● DATA FOR THE TASK

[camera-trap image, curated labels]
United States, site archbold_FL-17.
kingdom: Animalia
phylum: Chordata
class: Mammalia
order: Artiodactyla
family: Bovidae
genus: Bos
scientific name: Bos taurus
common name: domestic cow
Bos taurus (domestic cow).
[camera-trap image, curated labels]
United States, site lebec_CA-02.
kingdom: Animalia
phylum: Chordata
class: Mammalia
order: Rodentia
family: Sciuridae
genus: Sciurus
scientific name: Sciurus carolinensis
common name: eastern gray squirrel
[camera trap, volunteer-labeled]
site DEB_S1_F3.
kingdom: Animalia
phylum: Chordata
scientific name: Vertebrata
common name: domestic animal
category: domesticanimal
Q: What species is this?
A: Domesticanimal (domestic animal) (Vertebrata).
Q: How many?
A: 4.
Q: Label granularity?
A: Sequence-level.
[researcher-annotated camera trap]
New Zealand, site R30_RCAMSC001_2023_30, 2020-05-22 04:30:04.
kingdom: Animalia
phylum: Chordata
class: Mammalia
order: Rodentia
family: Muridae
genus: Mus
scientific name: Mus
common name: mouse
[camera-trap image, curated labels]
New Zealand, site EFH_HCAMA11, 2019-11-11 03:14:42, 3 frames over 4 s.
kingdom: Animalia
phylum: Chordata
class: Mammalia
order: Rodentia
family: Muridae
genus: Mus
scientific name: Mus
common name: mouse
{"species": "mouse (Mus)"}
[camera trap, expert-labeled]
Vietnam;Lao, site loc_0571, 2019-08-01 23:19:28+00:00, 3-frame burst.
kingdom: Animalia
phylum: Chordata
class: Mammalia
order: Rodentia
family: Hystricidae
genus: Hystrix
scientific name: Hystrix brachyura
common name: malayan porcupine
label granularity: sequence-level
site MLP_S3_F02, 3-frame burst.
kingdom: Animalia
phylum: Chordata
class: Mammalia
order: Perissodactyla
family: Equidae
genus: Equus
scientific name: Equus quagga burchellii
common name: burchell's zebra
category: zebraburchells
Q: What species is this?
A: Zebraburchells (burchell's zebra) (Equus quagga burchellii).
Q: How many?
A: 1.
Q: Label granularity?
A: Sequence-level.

● TASK OBJECTIVE
Copy out exactly the lines that run from the one holding "A: Zebraburchells (burchell's" through the end of the data above.

● TASK ANSWER
A: Zebraburchells (burchell's zebra) (Equus quagga burchellii).
Q: How many?
A: 1.
Q: Label granularity?
A: Sequence-level.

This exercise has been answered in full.